Oggi più che in passato, viene spiegato, è indispensabile che chiunque governi disponga di una maggioranza chiara di parlamentari che si riconoscano in un programma politico altrettanto chiaro e in un leader. La proposta, di un solo articolo, prevede che il Presidente del Consiglio dei ministri cessa dalla carica se "il Parlamento in seduta comune approva una mozione di sfiducia motivata, contenente l'indicazione del successore, con votazione per appello nominale a maggioranza dei suoi componenti". Il voto contrario di una o di entrambe le Camere su una proposta del Governo non comporta obbligo di dimissioni. "La mozione di sfiducia deve essere firmata da almeno un terzo dei componenti di ciascuna Camera e non può essere messa in discussione prima di tre giorni dalla sua presentazione.

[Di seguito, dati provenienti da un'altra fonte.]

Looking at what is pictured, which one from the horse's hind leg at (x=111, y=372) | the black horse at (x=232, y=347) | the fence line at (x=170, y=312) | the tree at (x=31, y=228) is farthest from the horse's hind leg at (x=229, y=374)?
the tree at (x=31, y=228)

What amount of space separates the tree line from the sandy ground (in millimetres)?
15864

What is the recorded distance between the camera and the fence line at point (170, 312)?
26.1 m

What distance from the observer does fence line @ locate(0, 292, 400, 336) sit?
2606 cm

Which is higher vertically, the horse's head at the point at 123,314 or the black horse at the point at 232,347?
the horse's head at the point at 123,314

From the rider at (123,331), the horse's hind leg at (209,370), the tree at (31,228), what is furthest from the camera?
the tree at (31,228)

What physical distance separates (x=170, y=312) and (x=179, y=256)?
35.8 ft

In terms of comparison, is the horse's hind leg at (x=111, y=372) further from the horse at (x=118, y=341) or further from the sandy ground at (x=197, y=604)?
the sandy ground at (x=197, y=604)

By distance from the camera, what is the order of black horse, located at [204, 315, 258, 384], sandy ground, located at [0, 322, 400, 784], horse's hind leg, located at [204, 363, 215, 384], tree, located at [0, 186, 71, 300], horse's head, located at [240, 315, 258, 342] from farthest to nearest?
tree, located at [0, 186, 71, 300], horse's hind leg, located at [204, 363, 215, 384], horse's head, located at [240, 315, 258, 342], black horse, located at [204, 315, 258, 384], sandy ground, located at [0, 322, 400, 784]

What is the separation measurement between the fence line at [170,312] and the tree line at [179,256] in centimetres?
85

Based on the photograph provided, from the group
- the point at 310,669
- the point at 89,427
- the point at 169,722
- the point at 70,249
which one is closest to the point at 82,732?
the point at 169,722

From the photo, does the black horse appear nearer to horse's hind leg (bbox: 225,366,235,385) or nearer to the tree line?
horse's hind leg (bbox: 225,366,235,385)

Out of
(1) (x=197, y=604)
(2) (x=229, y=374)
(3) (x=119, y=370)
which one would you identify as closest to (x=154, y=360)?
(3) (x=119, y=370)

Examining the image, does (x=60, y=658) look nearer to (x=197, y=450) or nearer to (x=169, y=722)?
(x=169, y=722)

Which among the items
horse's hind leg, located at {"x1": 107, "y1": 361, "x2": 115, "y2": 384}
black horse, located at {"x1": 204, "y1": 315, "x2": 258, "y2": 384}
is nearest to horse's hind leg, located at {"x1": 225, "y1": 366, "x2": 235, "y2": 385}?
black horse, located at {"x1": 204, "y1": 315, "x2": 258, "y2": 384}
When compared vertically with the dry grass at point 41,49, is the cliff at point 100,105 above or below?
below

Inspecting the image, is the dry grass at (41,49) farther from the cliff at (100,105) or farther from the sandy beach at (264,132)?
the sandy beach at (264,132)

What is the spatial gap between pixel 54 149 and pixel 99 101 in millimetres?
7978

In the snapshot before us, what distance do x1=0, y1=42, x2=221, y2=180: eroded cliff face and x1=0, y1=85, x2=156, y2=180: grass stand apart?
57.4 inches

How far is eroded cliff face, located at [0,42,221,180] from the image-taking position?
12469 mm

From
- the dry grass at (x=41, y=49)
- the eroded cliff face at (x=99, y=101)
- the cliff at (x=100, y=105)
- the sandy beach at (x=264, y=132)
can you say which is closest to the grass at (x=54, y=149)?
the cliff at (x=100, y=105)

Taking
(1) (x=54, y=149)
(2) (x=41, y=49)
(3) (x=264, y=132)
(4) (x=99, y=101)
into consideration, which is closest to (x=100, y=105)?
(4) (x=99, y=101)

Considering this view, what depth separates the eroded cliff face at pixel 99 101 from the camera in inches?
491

La nomina del nuovo Presidente del Consiglio dei ministri da parte del Presidente della Repubblica comporta automaticamente la revoca del Presidente del Consiglio dei ministri e la conseguente decadenza dei ministri in carica". L'Italia non si puo' permettere, è detto nella relazione, di continuare ad essere in balia di un istituto "costituzionale che consente all'opposizione, a qualsiasi schieramento politico essa appartenga, di paralizzare o ritardare l'azione del governo proponendo esclusivamente la sfiducia al governo senza prospettare un'alternativa".